Ad Andria, in Puglia, va in scena da otto anni uno dei festival più singolari che il nostro Paese (così innamorato dei festival e che già Flaiano aveva battezzato Festivalia) abbia ideato. È il Festival della Disperazione, rassegna che mette al centro il potere trasformativo della letteratura e della cultura, declinandolo attraverso uno dei sentimenti più umani che ci siano. E per questo, molto probabilmente, tra i più letterari.
Dal 7 al 16 giugno si snoda un programma fitto di eventi e appuntamenti che però di certezza ne ha una sola: nonostante l’impegno e la forza di volontà, l’errore e il passo falso sono dietro l’angolo. “Come fai fai sbagli”, infatti, è il tema di questa ottava edizione che ironicamente, ma nemmeno troppo, ci porta a riflettere sulla nostra finitezza e sulla nostra fallibilità.
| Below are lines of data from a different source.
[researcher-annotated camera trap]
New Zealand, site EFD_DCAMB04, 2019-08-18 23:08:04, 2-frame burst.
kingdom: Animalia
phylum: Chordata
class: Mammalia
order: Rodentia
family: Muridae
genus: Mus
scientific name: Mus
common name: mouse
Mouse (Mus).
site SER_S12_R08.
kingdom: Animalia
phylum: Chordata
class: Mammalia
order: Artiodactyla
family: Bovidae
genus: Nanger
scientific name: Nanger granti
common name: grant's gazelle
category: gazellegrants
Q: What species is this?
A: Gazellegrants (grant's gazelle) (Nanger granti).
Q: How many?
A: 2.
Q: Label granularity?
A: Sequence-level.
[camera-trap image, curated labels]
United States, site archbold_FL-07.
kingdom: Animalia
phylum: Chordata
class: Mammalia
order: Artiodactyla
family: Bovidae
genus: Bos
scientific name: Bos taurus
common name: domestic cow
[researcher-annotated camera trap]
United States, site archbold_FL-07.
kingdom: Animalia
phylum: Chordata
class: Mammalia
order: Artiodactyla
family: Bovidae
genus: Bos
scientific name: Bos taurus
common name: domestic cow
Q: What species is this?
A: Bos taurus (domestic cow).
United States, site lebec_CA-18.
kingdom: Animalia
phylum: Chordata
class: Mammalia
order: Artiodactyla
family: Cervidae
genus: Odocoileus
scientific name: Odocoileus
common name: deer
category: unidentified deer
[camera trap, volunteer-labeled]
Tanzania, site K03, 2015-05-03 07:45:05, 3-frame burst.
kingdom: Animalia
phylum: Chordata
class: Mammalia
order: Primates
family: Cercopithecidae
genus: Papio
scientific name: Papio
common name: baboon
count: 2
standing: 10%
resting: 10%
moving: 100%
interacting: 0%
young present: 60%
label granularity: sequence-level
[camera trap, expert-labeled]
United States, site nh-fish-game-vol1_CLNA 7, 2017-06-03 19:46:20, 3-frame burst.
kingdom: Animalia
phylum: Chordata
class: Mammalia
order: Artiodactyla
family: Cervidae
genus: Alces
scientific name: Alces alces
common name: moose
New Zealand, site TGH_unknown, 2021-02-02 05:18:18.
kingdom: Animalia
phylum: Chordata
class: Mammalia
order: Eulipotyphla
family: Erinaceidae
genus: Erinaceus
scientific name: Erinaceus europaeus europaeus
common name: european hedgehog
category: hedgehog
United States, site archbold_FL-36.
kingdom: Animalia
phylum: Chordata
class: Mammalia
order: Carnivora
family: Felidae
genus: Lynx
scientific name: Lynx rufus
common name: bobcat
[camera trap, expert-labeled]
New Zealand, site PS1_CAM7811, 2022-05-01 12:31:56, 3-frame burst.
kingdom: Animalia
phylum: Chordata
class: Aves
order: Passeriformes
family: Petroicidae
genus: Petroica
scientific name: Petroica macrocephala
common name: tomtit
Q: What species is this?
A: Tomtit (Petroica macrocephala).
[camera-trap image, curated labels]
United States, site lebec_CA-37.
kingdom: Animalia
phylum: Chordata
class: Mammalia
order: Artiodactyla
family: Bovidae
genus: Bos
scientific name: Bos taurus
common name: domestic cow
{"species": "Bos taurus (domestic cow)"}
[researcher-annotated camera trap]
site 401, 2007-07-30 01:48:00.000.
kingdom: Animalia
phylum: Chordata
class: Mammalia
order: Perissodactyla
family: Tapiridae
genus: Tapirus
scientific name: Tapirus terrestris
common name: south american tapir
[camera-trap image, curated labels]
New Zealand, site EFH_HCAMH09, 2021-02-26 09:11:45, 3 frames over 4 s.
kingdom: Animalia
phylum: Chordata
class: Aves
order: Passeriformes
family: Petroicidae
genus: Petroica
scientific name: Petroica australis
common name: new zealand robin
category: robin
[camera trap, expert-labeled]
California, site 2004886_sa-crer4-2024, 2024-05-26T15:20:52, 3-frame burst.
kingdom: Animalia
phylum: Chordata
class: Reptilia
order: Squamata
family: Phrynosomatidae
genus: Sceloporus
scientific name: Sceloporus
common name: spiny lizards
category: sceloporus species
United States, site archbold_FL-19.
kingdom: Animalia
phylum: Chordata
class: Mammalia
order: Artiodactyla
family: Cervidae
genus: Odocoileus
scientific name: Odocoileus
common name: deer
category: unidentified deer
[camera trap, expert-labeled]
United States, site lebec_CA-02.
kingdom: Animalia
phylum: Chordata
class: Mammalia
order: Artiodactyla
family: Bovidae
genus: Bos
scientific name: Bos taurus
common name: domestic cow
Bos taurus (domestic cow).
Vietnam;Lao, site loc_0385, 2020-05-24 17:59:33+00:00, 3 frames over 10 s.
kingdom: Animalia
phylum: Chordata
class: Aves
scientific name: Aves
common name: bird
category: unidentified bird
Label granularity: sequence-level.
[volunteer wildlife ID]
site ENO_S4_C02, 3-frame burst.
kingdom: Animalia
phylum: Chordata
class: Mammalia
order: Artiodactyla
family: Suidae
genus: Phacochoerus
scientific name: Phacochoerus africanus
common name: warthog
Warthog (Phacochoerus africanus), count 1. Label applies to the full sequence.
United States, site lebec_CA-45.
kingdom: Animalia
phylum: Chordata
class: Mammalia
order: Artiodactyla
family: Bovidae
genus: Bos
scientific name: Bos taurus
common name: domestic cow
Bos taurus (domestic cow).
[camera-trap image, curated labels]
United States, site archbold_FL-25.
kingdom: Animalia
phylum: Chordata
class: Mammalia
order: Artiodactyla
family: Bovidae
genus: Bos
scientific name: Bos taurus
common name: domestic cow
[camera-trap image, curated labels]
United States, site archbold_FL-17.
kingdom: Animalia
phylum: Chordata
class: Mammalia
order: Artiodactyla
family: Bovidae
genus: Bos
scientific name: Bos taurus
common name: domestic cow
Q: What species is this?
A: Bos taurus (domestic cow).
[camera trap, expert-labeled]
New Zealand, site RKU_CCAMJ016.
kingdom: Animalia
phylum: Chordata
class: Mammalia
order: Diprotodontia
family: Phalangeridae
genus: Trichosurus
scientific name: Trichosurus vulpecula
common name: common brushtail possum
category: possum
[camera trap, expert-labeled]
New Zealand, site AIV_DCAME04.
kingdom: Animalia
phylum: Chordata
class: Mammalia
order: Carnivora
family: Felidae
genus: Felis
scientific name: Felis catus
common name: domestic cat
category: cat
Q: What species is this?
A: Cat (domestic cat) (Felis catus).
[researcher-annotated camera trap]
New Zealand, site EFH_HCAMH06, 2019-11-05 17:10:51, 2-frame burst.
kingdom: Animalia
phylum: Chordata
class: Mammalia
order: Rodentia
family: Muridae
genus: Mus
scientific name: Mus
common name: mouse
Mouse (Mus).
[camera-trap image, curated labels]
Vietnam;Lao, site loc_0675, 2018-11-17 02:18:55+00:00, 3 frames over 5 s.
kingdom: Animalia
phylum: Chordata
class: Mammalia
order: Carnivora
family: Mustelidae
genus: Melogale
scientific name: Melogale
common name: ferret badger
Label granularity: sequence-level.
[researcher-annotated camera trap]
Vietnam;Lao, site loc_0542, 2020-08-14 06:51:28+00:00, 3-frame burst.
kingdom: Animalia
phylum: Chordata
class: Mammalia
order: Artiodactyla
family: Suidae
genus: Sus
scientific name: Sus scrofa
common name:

Gli ospiti sono scrittori, intellettuali, attori e artisti. Tra cui Francesca Coin, Antonio Pascale, Vito Mancuso. Irene Soave, Claudio Morici, Ghemon. Mauro Covacich, Chiara Tagliaferri, Guido Vitiello, Vera Gheno e molti altri e altre. Tra cui il Premio Strega Nicola Lagioia che l’8 giugno partecipa all’incontro “Presto saprò chi sono”. Un elogio alla letteratura che s’interroga sul senso di continuare a leggere romanzi, racconti e poesie ai giorni nostri. L’abbiamo intervistato.
Intervista allo scrittore Nicola Lagioia
È ospite al Festival della Disperazione: quanta ce n’è nel mondo, oggi?
Dipende da che cosa si intende per mondo odierno. Il mondo odierno è grande e ci sono luoghi di enorme disperazione, basti pensare a Gaza, in questo momento è un luogo di disperazione. Come lo è l’Ucraina. Luoghi dove c’è la guerra. Quello è un luogo di tragica disperazione. L’Europa può essere un continente di quieta disperazione, visto che è un posto opulento dove però c’è per esempio la repressione, come anche negli Stati Uniti d’America, in Canada. È una malattia sociale e anche molto diffusa. Dipende che parte del mondo la vediamo. Per esempio i luoghi emergenti, come il Brasile, il Messico, posti dove l’età media non è di 46 anni, ma di 28/25 anni. Questi luoghi non sono luoghi di disperazione. Sono al contrario luoghi di entusiasmo, dove c’è più energia. Posti per adesso meno poveri ma non è detto che lo rimangano. Sono però posti più giovani, l’età anagrafica è più bassa e c’è meno disperazione perché c’è più aspettativa di vita. Detto questo, il mondo sta attraversando una fase turbolenta. Ma la disperazione secondo me non è distribuita, per fortuna, equamente in tutto il pianeta.
Ci sembra tanta solo perché ci siamo dentro?
Ci sembra tanta quando ci siamo dentro. Io per esempio non mi sento disperato, quindi da questo punto di vista mi sento in un mondo molto turbolento, molto fiacco, molto incline a quella che chiamiamo disperazione. Anche se la nostra disperazione non è minimamente paragonabile a quelle nelle zone di guerra.